Daniş Karabelen’in kızı Özcan Atamert, “Babam 17 yaşından itibaren kendini bu vatana adadı. Sadece babamın değil annem Leman Karabelen’in de bu vatana hizmeti büyük. Babamla annem Kıbrıs’a öyle gönül verdiler ki 1957-1958’de yaralanan gazileri kendi evlerinde ağırladılar” dedi.
 
Özcan Atamert, babası için kaleme alınan bazı makalelerden kesitler okudu, 1953’de Kore’den İzmir’e gelen Daniş Karabelen’in şehit mezarı topraklarını Atatürk Anıtı’na koyarken yansıdığı gazeteleri kürsüden gösterdi.

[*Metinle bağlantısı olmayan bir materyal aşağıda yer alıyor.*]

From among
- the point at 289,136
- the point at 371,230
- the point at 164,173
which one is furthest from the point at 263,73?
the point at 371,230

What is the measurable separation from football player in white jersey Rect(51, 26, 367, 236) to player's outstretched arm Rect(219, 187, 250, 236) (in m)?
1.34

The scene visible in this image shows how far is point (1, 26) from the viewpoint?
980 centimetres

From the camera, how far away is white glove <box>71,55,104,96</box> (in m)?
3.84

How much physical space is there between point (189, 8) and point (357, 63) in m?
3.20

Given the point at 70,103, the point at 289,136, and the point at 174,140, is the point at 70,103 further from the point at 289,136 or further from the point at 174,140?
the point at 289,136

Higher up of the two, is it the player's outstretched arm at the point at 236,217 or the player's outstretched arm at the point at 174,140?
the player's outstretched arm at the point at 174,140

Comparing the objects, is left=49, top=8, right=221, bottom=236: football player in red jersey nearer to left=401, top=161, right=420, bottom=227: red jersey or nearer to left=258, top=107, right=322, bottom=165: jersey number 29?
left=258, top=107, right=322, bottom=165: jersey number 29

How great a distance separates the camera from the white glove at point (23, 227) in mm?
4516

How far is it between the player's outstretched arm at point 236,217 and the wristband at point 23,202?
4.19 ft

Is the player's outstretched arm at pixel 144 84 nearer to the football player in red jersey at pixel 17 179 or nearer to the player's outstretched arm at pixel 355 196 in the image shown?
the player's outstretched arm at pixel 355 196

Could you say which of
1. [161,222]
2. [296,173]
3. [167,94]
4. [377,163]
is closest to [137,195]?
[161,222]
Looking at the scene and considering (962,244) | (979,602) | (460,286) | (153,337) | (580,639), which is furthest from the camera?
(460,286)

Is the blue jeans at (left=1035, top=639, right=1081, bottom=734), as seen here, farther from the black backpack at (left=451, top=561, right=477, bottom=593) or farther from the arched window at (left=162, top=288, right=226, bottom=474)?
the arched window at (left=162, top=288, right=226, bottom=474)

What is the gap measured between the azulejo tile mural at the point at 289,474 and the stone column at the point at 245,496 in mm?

Atamert, “Kıbrıs terk edilemez, askerimiz burada kalacaktır. Bazı şeyler olsa da Kıbrıs bizim kalbimizdir. Babam burayı bize emanet etti” dedi.

Özcan Atamert, Kıbrıs için kaleme aldığı bir şiiri de kürsüden okudu.

BORA: “VARSIN DÜNYA TANISIN, BEN TANIMIYORUM”

TMT Mücahitler Derneği Genel Başkanı Yılmaz Bora, konuşmasında, “Böyle bir komutanı tanımak, böyle bir komutanla kader birliği yapmanın huzuru içinde yaşıyoruz” dedi.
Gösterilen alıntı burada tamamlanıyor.